YOUR ASSIGNMENT:
In the material below, pictures must be dropped. Repeat exactly, and only, the lines from the line with "Harvey Nichols 美妝保養品限時9折" to the line with "muse MP3 Stereo Collection", both ends included.

EXERCISE MATERIALS:
____________

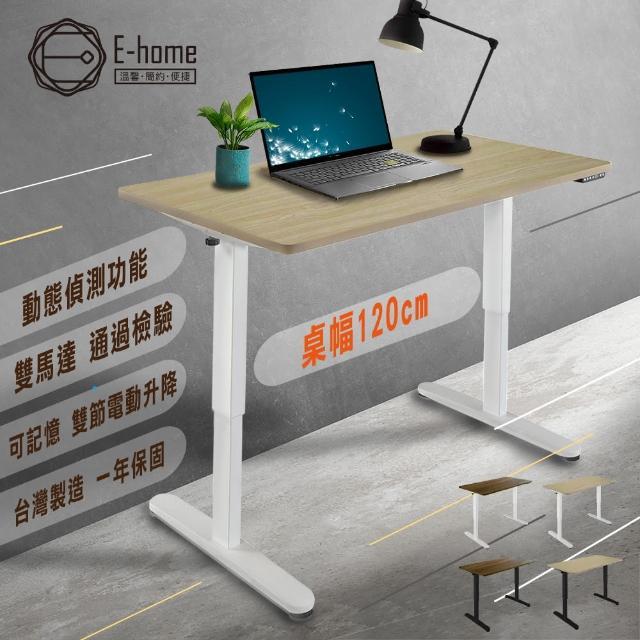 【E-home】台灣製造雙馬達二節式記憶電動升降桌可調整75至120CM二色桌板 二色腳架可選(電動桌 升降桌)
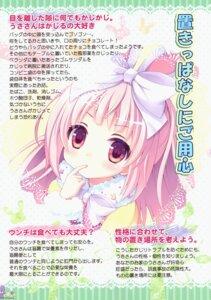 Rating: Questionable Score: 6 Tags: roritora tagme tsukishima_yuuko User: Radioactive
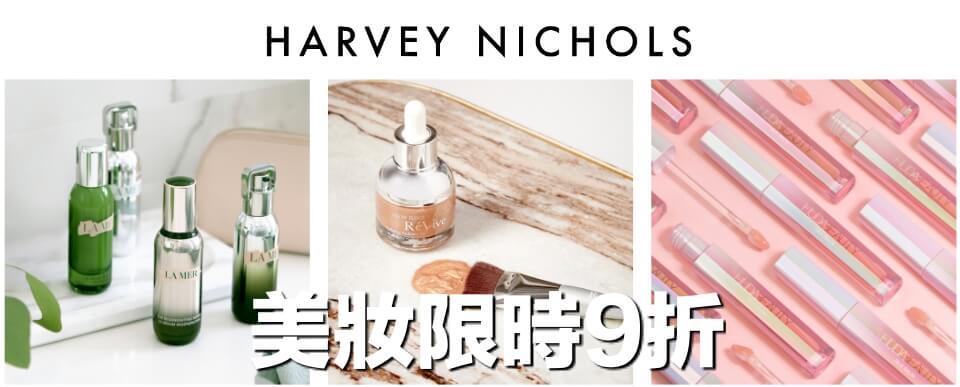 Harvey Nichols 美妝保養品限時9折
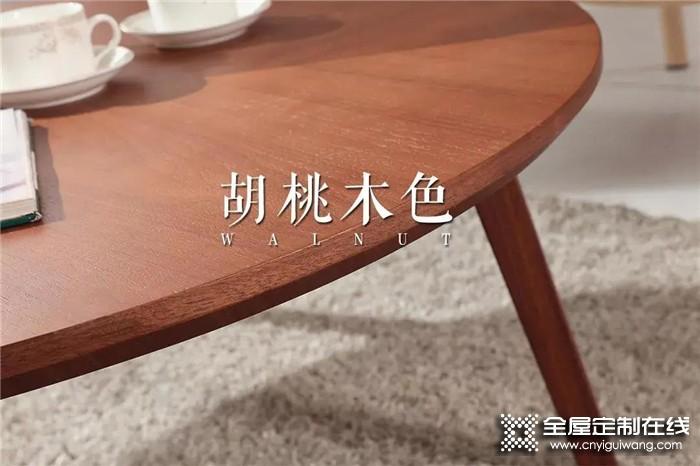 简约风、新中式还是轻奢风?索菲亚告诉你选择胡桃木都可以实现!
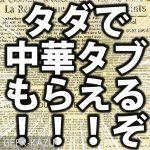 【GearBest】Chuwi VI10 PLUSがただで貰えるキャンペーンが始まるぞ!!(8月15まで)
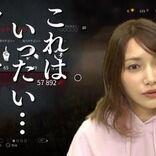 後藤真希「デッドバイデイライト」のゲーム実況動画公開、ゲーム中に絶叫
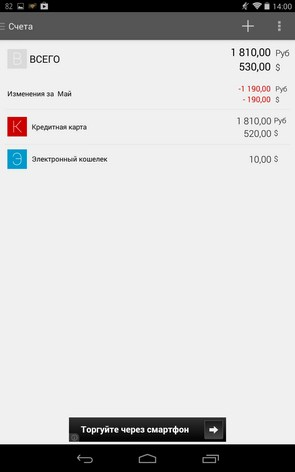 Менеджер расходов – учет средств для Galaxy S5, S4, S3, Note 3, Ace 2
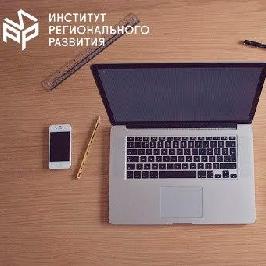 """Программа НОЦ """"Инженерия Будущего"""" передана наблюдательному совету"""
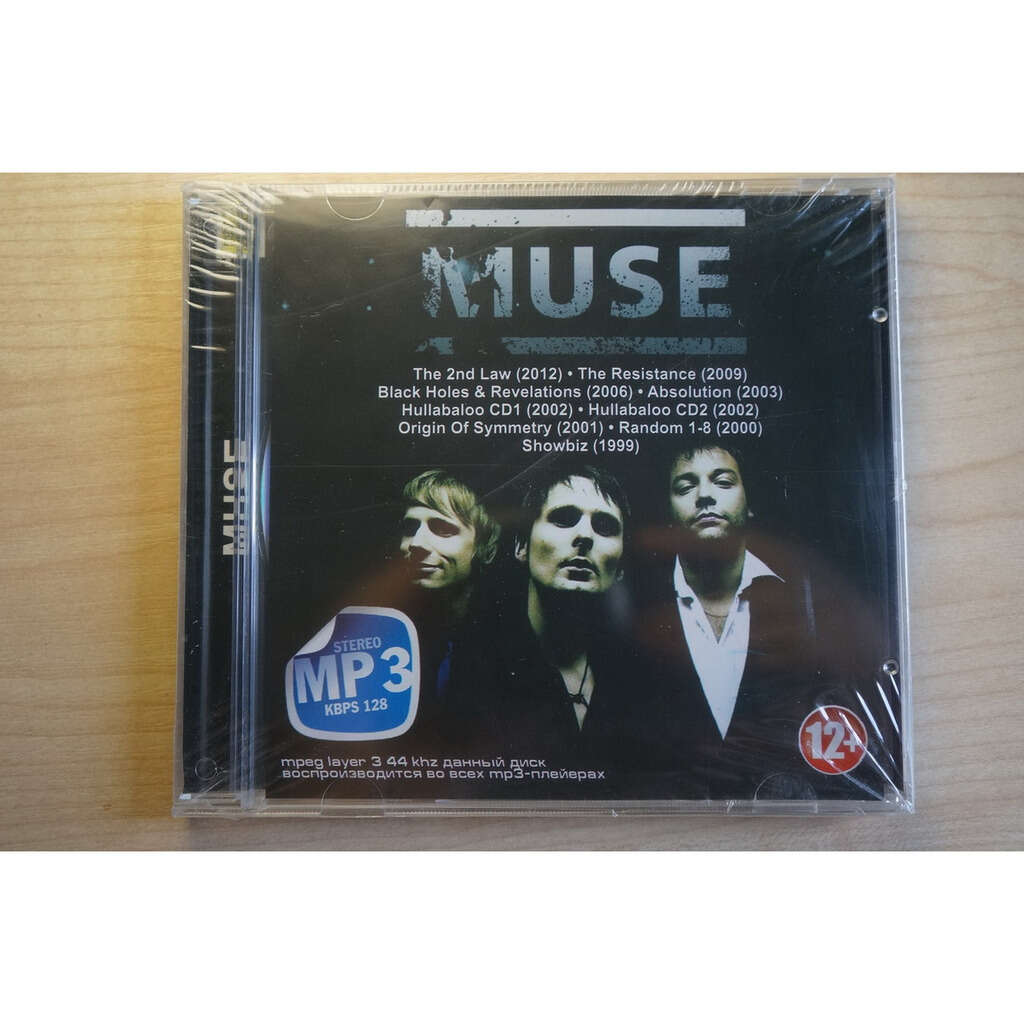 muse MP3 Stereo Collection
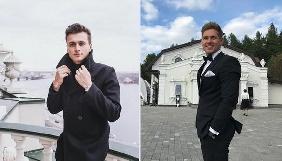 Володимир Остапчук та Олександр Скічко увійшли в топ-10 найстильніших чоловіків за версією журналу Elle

____________

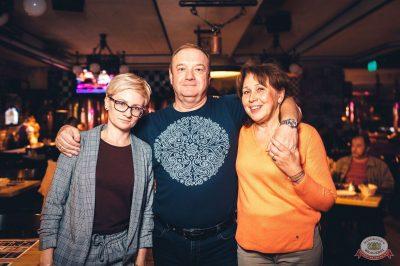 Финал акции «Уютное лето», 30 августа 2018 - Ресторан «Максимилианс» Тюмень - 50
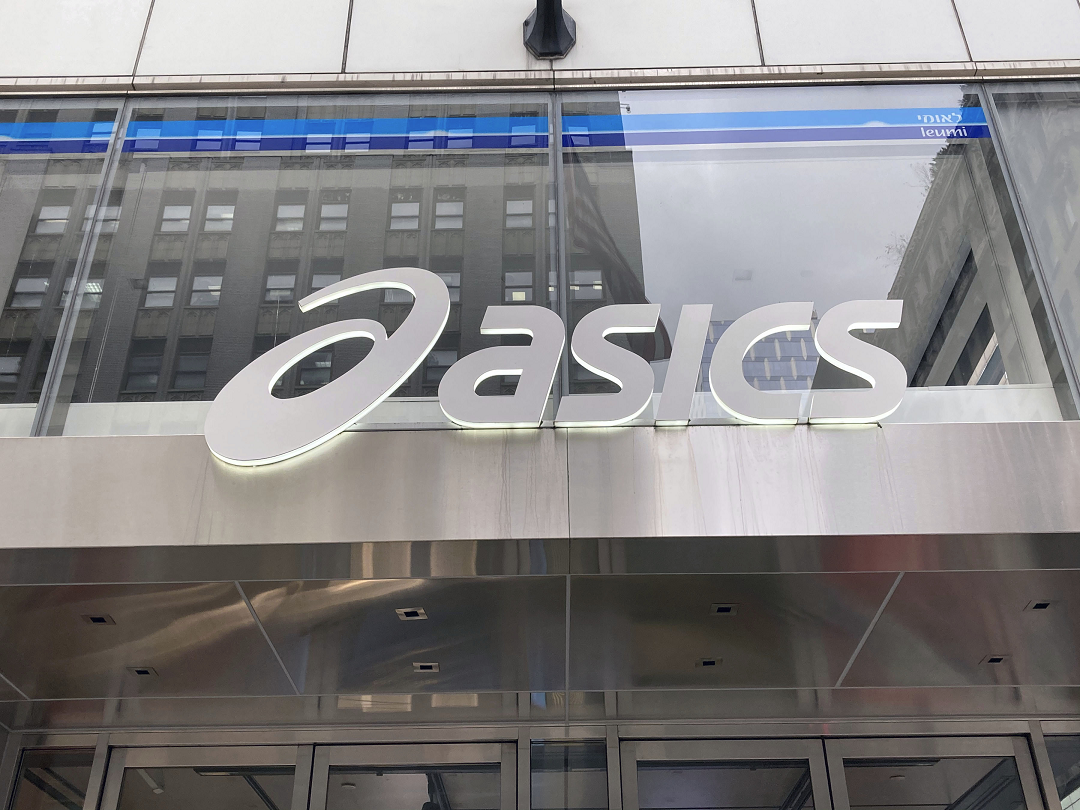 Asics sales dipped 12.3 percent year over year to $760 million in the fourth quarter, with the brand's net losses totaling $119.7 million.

____________

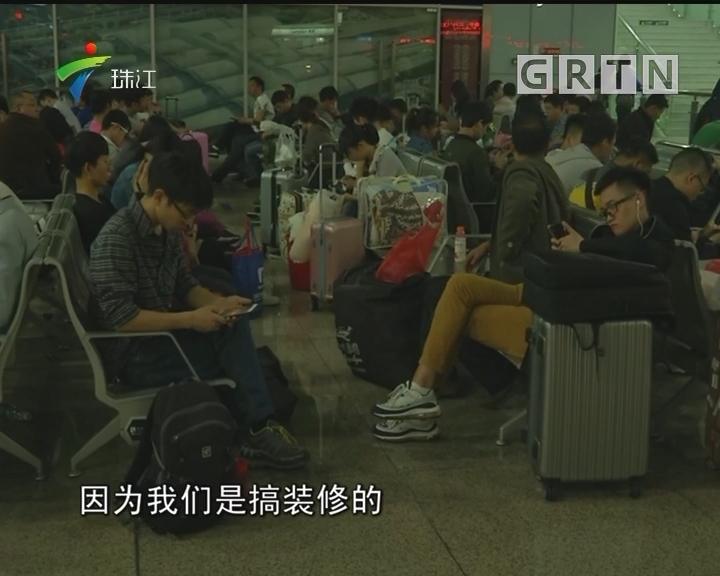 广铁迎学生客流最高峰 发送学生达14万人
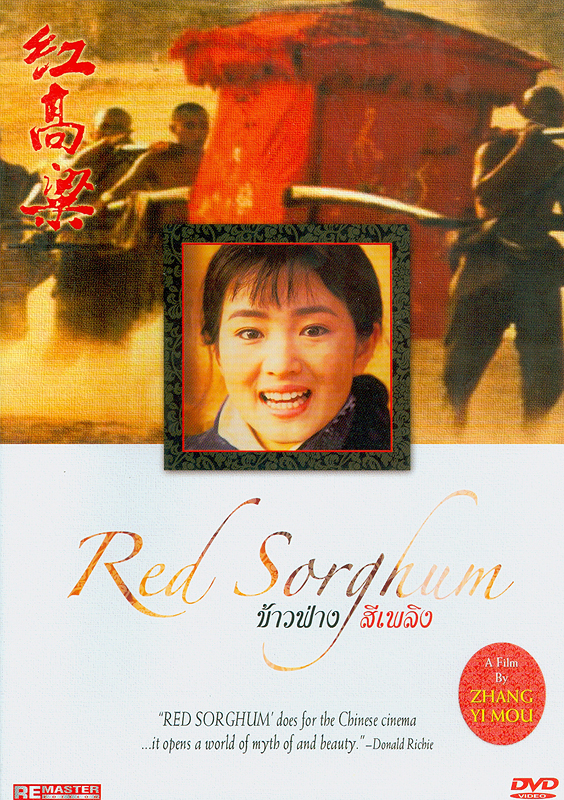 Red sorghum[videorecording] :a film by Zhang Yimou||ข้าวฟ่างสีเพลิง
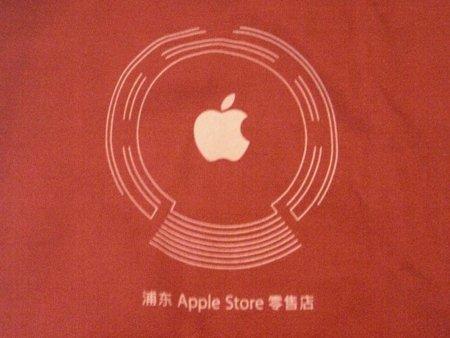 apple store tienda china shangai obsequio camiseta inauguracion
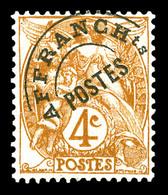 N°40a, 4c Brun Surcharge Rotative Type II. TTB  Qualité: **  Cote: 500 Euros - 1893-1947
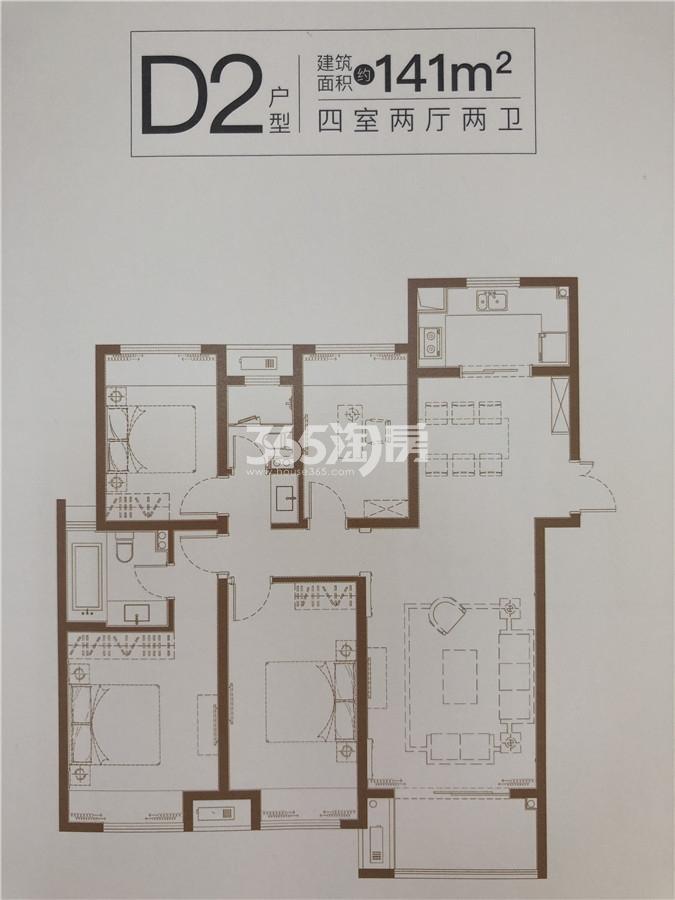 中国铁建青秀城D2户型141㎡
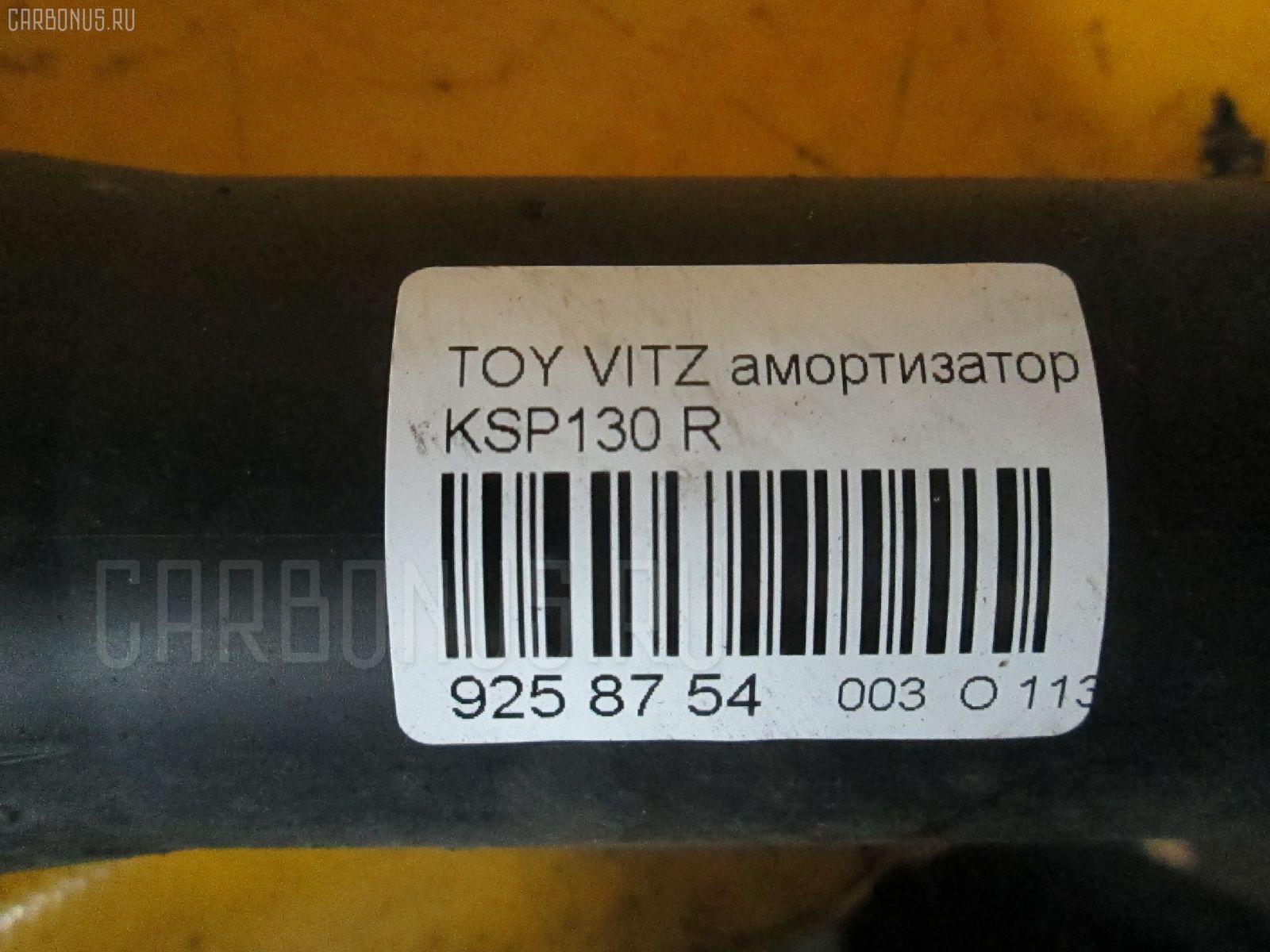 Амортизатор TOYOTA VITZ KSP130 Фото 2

____________

EXERCISE OUTPUT:
 Harvey Nichols 美妝保養品限時9折
 简约风、新中式还是轻奢风?索菲亚告诉你选择胡桃木都可以实现!
 【GearBest】Chuwi VI10 PLUSがただで貰えるキャンペーンが始まるぞ!!(8月15まで)
 後藤真希「デッドバイデイライト」のゲーム実況動画公開、ゲーム中に絶叫
 Менеджер расходов – учет средств для Galaxy S5, S4, S3, Note 3, Ace 2
 """Программа НОЦ """"Инженерия Будущего"""" передана наблюдательному совету"""
 muse MP3 Stereo Collection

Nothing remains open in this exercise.